# Brano di testo:
┌──

Lo Spirito Santo è il primo dono datoci da Gesù risorto e il primo strumento attraverso cui si perdonano i peccati: il perdono è il dono più grande di tutti perché è quello che ci tiene uniti al di là di tutto e nonostante le diversità.
Questo il concetto espresso stamane da Papa Francesco nell’omelia della Pentecoste. Dinanzi a una Piazza San Pietro gremita con più 60mila persone, il Papa ha ricordato l’importanza dello Spirito Santo nella vita di ogni cristiano: lo Spirito è colui “che crea la diversità e l’unità, che plasma un popolo nuovo, variegato e unito: la Chiesa universale”.
L’unità, quindi, secondo la visione di Dio non è sinonimo di uniformità, poiché l’unità la si ha proprio nella differenza. Ma come possiamo cercare di far nostro questo concetto così difficile?

└──

# Materiale:
┌──

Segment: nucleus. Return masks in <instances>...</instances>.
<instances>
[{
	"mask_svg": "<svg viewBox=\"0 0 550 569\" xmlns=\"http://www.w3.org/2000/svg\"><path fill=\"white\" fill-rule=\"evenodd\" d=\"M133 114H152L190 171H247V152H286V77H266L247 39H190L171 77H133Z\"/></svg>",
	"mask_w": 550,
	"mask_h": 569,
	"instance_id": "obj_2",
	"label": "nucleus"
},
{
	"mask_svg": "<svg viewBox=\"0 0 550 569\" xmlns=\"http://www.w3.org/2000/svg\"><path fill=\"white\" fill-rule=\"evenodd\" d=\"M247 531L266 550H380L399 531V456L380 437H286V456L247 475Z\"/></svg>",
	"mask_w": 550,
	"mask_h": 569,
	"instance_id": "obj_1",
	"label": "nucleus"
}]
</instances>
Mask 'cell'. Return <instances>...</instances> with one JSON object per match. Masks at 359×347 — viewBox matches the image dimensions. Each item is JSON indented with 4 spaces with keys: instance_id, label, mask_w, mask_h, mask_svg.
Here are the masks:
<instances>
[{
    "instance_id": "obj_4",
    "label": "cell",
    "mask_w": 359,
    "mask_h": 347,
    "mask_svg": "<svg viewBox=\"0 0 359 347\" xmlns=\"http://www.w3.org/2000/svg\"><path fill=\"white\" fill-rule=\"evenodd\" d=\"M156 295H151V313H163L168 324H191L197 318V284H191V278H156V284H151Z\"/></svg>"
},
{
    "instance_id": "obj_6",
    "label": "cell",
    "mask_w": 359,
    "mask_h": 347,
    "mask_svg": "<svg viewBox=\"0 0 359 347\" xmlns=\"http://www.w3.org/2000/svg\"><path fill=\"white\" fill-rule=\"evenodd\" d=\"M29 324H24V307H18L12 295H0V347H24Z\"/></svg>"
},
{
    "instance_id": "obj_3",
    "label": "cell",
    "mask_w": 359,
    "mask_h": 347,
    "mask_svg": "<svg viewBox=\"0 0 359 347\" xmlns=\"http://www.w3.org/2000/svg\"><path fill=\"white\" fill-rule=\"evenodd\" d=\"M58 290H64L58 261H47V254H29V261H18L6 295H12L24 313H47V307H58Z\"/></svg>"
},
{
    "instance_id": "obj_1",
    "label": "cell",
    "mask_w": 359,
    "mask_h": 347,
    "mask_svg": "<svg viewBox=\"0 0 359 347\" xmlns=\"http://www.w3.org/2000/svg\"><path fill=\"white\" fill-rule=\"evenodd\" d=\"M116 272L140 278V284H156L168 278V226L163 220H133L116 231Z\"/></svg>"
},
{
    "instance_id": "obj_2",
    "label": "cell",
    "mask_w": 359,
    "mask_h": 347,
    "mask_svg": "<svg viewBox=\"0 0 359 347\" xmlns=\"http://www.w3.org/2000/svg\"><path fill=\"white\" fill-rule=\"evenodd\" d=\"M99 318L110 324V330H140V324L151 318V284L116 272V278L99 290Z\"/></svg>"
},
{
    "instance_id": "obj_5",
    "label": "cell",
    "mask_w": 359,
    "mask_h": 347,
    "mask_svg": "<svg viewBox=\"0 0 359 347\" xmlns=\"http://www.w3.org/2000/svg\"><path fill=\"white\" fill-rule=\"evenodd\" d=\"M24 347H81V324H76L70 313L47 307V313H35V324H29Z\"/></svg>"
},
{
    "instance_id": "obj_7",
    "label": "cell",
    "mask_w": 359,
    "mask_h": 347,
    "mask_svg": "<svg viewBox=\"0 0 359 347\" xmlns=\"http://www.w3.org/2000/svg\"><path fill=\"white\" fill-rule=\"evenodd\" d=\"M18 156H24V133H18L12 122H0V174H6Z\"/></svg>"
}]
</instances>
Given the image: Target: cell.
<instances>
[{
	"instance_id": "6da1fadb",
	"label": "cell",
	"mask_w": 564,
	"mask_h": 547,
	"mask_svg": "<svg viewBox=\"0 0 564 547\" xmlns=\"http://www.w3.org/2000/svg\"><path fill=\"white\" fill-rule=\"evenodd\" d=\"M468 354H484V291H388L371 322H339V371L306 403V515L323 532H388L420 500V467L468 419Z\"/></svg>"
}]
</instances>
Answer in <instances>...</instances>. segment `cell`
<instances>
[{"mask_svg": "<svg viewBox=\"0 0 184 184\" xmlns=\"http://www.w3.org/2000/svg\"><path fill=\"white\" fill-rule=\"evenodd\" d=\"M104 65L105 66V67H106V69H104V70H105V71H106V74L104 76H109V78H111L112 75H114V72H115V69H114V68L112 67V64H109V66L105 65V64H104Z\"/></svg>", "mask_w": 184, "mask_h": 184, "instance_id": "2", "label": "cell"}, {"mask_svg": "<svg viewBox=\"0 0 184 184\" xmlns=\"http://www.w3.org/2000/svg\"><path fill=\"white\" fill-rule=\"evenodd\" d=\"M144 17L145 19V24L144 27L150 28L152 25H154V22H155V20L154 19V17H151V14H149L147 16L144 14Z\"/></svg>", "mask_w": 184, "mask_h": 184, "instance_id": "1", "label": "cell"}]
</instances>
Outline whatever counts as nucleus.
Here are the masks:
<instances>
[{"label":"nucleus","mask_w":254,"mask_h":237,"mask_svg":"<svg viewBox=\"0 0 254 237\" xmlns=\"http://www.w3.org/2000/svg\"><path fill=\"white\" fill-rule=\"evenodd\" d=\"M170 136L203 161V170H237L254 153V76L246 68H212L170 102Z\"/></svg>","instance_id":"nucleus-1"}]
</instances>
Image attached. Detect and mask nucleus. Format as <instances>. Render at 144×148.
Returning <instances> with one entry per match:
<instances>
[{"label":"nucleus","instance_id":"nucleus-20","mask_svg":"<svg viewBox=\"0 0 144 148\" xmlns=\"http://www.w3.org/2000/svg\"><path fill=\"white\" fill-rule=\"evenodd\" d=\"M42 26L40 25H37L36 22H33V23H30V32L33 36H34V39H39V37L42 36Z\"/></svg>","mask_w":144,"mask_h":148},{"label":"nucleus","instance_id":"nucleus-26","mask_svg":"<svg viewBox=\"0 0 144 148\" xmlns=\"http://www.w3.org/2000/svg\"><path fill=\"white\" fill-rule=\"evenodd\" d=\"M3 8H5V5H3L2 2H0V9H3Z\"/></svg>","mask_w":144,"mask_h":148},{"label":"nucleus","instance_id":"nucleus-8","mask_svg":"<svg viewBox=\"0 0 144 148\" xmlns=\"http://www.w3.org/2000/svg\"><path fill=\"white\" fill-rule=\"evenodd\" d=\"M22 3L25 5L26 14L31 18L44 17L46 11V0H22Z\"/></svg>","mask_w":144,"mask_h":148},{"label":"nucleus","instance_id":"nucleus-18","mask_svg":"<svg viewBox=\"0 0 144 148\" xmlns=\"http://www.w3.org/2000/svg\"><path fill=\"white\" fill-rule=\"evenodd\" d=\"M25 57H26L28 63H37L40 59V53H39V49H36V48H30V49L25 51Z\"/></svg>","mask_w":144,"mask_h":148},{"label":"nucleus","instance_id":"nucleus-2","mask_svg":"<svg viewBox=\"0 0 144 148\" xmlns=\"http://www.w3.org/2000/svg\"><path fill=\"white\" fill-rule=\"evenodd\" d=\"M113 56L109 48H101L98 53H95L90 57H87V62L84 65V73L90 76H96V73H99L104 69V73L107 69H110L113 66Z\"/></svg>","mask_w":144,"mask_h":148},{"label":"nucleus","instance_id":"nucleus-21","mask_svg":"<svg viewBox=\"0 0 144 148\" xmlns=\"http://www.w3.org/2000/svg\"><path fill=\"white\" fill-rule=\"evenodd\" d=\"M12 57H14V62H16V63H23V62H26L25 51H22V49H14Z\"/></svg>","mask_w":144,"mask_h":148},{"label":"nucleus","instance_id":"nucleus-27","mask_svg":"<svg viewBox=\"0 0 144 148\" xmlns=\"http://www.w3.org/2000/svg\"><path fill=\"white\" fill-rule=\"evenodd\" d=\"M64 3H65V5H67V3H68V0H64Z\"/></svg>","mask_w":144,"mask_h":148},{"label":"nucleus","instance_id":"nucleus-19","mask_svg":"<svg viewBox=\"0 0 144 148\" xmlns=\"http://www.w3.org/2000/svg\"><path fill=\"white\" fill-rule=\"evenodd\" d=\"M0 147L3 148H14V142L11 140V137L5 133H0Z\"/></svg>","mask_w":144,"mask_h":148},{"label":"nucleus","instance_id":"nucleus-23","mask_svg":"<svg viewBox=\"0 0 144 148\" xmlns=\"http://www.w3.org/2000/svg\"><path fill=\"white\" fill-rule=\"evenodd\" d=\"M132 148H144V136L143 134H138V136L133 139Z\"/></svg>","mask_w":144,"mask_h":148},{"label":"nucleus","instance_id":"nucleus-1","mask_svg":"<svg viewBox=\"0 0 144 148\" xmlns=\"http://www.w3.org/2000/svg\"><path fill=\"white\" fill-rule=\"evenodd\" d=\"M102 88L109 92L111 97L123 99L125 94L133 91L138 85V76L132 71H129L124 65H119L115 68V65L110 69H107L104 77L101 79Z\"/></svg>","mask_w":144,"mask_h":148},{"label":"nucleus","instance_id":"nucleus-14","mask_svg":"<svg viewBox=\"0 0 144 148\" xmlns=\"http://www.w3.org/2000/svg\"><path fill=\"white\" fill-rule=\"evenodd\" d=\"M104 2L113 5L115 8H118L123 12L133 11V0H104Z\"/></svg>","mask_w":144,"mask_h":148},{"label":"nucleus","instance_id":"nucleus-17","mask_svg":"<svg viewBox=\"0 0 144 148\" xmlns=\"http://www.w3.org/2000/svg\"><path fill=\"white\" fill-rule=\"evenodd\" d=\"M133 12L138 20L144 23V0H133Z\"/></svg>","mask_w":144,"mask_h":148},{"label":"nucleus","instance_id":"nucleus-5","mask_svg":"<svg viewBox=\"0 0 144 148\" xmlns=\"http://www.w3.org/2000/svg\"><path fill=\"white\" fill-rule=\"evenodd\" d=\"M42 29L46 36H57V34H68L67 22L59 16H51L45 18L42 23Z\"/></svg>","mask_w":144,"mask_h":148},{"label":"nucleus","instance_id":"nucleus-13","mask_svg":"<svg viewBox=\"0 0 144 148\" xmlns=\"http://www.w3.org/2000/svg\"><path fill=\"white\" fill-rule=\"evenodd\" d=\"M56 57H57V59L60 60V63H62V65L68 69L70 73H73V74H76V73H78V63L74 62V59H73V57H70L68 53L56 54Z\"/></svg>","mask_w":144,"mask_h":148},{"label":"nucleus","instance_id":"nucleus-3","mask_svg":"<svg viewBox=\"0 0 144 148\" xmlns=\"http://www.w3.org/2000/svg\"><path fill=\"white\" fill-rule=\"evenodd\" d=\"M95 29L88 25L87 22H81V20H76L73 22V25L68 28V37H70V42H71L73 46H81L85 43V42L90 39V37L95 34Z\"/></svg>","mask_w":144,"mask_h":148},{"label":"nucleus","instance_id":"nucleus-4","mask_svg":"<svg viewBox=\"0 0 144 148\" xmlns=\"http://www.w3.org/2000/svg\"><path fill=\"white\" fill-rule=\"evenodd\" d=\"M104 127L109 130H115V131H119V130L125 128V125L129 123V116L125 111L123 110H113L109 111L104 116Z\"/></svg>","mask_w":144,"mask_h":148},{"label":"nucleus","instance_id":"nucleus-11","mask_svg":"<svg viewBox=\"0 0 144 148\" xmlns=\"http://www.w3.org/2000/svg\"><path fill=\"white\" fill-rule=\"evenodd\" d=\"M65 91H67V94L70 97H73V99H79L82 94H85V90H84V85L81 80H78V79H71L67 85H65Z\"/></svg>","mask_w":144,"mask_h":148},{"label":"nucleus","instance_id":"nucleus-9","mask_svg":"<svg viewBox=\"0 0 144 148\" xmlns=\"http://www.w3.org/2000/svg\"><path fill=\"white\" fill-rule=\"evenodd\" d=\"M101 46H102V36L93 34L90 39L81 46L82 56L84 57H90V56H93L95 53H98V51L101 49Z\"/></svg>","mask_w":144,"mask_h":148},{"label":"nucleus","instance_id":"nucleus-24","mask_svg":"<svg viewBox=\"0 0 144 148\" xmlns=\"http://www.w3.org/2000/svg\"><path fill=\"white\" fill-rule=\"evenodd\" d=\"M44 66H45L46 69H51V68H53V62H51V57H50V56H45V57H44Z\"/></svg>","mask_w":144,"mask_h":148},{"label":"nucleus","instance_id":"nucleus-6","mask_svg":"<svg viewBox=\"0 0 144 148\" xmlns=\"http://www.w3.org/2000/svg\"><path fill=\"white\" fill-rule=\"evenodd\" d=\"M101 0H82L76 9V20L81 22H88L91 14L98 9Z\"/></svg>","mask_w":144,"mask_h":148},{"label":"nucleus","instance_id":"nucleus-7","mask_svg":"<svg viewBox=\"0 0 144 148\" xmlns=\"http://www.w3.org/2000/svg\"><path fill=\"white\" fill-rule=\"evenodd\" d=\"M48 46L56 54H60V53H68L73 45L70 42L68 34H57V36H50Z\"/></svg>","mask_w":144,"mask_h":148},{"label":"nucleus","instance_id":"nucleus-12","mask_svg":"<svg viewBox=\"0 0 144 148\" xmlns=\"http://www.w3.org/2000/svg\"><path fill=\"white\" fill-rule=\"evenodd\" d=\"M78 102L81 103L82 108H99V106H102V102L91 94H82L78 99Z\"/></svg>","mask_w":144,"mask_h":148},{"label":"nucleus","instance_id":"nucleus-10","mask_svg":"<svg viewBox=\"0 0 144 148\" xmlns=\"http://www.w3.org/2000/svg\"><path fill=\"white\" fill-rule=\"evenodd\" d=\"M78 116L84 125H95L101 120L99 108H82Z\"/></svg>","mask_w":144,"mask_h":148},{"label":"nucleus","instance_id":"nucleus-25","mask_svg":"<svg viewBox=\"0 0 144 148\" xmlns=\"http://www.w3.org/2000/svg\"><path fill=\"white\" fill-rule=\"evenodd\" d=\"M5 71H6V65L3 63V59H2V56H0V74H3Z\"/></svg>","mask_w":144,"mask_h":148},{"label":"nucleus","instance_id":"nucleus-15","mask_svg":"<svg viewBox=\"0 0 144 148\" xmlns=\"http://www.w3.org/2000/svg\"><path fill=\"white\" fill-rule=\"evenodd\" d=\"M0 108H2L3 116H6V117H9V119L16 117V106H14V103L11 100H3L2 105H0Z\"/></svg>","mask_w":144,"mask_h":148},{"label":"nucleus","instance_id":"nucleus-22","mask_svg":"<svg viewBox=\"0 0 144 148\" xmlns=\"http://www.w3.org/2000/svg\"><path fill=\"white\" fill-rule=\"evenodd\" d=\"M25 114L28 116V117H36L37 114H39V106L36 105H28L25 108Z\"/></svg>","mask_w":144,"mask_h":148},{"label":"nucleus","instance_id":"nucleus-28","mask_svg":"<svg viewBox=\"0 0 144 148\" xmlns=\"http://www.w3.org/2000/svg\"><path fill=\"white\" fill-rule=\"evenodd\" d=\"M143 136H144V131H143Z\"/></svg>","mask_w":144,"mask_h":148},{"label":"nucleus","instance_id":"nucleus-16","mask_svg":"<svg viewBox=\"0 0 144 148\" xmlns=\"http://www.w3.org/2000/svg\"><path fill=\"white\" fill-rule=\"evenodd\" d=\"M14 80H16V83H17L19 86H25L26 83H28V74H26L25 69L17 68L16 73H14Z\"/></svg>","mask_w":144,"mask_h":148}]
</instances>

└──

# Esercizio:
Riprendi il brano sull'omelia di Pentecoste e proseguilo subito dopo la domanda con cui si chiude.

# Risposta:
La prima cosa, secondo il Papa, sta nell’evitare di cercare la diversità senza l’unità: “Succede quando ci si vuole distinguere, quando si formano degli schieramenti, quando ci si irrigidisce su posizioni escludenti, quando ci si chiude nei propri particolarismi magari ritenendosi migliori degli altri. Ecco, questo è un atteggiamento di chi sceglie una parte, non il tutto. E’ l’atteggiamento del tifoso che vuol esser tale anziché fratello e sorella nello Spirito, o che vuol essere un cristiano di destra o di sinistra prima che essere semplicemente un cristiano di Gesù”.
Allo stesso modo, però, bisogna anche cercare di evitare di rincorrere l’unità senza la diversità. “Chi cerca unità senza diversità cerca, in realtà, l’uniformità: il fare tutto insieme e tutto uguale, il pensare tutti alla stessa maniera. Così l’unità si mescola all’omologazione e non c’è più libertà. Eppure San Paolo dice che dove c’è lo Spirito del Signore, là c’è libertà”.
Alla luce di ciò, Francesco ha invitato lo Spirito ad accogliere i cristiani nell’unità, a far sì che le chiacchiere e la zizzannia, le invidie e i veleni tra gli uomini si azzerino. Lo Spirito faccia sì che tutti si sentano figli della stessa Chiesa, di una casa che è accogliente e aperta, di una casa in cui si condivide la gioia.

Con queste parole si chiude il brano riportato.